Pergunto se as negociações não eram sobretudo sobre a divisão das descobertas recentes de energia e minerais. Contundente, responde que sabe que querem dar a ideia de que a Renamo pretende parte dos recursos, que quer dinheiro. O que a Renamo quer, nas suas palavras, é que a gestão dos recursos seja transparente, que os megaprojetos sejam transparentes, que as taxas aplicadas às empresas sejam conhecidas. "Queremos que estes contratos sejam vistos no âmbito da Assembleia da República e não apenas nos gabinetes dos ministros da Frelimo. Não queremos a riqueza para nós, queremos para o país e não para uma pequena elite".

"Aqui dizem que o Bissopo não pode dizer que Presidente Guebuza é ladrão. Porque não? Toda a gente critica a riqueza da família Guebuza. Então porque é que eu não posso dizê-lo? Preocupam-se que a Renamo esteja interessada nas riquezas, mas não se pode questionar a atual gestão da Frelimo. As empresas que têm investido em Moçambique estão 'penhoradas' à Frelimo porque, para fazerem negócio, têm de pagar ou dar benesses ao partido.

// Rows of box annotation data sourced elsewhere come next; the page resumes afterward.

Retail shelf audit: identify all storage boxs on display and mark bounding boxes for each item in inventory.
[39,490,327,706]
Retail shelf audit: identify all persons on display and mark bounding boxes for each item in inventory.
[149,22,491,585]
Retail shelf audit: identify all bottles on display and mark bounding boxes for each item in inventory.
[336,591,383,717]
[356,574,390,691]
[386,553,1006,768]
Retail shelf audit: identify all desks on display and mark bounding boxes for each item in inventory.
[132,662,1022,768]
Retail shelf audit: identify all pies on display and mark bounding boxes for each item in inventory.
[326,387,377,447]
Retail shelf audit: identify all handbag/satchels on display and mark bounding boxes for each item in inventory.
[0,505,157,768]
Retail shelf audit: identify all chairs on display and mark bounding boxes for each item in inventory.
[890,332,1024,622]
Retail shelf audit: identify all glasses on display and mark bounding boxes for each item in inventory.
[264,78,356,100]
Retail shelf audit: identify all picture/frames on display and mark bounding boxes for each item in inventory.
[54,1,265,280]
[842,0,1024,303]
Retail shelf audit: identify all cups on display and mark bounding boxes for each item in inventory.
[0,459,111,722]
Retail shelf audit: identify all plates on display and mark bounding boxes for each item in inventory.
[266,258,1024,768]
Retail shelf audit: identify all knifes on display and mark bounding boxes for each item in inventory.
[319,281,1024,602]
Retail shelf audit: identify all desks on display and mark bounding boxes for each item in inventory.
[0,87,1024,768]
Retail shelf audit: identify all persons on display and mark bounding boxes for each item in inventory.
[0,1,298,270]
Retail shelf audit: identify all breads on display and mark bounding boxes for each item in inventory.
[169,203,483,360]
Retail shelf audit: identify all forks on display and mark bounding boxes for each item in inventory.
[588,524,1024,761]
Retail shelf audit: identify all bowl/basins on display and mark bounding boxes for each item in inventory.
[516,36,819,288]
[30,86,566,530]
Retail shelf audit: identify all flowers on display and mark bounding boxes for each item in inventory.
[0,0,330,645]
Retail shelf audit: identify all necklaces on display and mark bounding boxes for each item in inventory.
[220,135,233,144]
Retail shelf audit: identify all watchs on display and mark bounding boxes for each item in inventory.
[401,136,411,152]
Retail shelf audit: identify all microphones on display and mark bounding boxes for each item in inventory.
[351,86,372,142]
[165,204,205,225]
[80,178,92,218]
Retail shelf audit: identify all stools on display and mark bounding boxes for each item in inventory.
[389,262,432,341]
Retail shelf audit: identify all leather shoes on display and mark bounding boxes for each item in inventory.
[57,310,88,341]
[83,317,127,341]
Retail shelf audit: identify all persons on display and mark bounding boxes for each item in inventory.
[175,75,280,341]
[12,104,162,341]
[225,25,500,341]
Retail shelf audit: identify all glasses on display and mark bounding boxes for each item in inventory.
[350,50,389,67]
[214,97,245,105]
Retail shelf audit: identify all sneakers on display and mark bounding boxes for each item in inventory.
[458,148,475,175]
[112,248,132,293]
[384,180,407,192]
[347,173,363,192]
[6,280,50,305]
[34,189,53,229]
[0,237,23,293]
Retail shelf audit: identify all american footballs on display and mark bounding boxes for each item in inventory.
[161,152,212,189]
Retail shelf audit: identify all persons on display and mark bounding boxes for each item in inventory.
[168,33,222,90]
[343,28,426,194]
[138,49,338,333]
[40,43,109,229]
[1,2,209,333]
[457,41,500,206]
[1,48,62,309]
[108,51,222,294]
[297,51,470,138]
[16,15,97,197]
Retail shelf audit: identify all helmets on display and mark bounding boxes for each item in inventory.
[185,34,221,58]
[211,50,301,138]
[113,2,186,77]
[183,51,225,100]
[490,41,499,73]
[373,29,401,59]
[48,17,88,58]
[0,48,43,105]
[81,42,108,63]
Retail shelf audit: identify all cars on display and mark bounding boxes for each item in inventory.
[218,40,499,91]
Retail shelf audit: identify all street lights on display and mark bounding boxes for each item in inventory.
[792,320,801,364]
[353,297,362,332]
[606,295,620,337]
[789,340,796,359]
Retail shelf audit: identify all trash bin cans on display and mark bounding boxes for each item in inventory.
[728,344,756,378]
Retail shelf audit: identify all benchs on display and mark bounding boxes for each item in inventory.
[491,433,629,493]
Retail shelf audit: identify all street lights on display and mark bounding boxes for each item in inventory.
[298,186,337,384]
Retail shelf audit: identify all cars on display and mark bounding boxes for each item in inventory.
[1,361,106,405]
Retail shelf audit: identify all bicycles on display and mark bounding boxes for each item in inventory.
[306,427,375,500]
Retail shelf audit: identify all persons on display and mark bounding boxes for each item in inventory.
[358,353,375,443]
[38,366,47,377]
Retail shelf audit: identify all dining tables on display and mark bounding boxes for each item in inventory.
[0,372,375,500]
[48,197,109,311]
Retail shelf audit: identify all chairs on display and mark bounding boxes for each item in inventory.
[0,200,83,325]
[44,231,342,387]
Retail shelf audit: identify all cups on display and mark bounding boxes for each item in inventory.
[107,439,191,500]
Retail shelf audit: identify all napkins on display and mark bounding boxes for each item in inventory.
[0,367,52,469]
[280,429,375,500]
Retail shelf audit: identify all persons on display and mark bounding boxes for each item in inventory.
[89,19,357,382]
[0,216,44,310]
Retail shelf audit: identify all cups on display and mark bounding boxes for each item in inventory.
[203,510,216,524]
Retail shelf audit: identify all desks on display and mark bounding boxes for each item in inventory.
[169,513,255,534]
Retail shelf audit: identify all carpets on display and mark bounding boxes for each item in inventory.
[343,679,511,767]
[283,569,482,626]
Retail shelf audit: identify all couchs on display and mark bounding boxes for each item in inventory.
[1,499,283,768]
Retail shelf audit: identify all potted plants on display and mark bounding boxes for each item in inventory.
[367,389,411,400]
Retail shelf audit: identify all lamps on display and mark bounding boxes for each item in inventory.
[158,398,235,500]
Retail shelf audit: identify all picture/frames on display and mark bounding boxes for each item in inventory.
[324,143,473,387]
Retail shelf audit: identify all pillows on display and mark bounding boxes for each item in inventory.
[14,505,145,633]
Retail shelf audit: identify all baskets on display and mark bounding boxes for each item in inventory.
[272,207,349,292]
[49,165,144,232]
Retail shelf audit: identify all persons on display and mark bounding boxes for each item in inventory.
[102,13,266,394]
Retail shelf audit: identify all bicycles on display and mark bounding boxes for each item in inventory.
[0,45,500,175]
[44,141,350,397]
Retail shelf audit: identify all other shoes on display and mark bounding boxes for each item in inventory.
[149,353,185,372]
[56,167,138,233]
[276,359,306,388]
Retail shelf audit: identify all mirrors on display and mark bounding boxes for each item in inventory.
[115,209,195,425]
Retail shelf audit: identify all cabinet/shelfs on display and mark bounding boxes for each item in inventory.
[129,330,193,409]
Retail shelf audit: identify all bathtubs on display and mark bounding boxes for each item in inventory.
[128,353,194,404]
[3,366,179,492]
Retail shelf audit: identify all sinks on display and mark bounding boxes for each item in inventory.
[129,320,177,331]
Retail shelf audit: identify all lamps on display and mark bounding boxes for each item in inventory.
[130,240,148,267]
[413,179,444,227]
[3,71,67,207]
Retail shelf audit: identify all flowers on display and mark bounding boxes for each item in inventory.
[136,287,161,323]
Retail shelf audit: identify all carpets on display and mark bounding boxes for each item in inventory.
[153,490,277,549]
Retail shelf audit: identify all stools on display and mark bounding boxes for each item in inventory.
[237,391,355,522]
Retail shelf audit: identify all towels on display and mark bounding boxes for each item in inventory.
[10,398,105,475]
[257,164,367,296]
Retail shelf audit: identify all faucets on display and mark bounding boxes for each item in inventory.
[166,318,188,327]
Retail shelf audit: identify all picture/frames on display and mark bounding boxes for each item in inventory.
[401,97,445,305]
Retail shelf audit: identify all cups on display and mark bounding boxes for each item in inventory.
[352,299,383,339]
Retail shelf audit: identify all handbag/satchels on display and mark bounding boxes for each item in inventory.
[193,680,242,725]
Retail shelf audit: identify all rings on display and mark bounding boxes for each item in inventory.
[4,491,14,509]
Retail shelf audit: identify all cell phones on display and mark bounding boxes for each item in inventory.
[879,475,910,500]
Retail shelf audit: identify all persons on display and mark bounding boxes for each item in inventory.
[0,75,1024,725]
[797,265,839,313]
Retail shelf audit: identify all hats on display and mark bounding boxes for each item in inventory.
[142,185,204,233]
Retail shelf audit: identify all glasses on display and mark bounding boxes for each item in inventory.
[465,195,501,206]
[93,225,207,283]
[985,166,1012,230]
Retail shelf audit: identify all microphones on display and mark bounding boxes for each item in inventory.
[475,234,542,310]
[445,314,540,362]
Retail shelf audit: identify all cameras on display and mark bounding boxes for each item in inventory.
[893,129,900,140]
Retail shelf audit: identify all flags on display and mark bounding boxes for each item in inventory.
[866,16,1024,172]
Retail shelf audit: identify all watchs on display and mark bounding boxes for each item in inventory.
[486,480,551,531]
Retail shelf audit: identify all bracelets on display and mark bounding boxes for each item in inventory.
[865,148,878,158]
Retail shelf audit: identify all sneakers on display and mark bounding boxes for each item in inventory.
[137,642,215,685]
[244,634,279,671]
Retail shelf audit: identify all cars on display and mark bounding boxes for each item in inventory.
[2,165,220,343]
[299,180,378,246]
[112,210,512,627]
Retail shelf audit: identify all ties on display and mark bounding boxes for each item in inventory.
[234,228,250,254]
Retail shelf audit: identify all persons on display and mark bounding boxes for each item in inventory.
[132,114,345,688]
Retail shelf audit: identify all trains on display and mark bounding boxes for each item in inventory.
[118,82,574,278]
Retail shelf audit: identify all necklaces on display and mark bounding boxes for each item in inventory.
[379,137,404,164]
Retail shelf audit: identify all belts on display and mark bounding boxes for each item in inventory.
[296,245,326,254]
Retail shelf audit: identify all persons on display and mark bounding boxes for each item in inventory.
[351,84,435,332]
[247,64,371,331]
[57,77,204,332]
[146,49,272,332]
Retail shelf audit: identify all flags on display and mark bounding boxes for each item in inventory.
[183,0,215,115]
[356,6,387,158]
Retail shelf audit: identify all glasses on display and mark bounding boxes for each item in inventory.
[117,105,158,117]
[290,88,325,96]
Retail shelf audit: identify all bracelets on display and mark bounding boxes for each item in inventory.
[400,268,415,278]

O Presidente Guebuza tem empurrado para esta situação, tentando instituir um país de partido único".

Para a mesa de negociações com a Frelimo, a Renamo levou sobretudo a sua oposição à nova forma de constituição da Comissão Nacional de Eleições e exige que este ponto seja alterado, antes mesmo das eleições autárquicas previstas para o próximo mês de novembro. Caso as negociações não se realizem, a Renamo já anunciou que irá boicotar as eleições. Digo-lhe que não seria a primeira vez que a Renamo boicotava as eleições locais e, nas outras vezes, as eleições fizeram-se. Bissopo concorda, mas sublinha que nessa altura o Presidente Dlakhama não estava na Gorongoza e "nós não estávamos a dizer, como agora, que, caso façam as eleições, iremos entender isso como uma provocação. Se for para fazer confusão, fazemos e ganhamos!". Argumento: parte do povo até poderá concordar politicamente com as exigências políticas da Renamo, mas não parece que após a experiência terrível da guerra civil o povo os acompanhe em mais violência. Fica sério e pergunta-me: "Já saiu das cidades? Já foi ver como o povo vive? Já viu a miséria e a pobreza que existe neste país?".

Já para o final da conversa diz-me que os doadores têm de, de uma vez por todas, dizer a verdade em relação a Moçambique. Se querem ou não a democracia. "Se disserem não, fica claro! Agora, este meio-termo não pode continuar". Nas suas palavras, Moçambique tem de passar a ser uma democracia em que as eleições são livres e justas, incluindo os processos eleitorais. Caso tal não se verifique, a Renamo não vai ficar quieta. "O Presidente Dlakhama tem sido muito paciente, mas a paciência está a esgotar-se. Eu oiço-o e percebo-o. As minhas tais declarações que dizem ser incendiárias são apenas a repetição das ideias do Presidente Dlakhama. Eu sou apenas um repetidor do que o Presidente diz e pensa", conclui.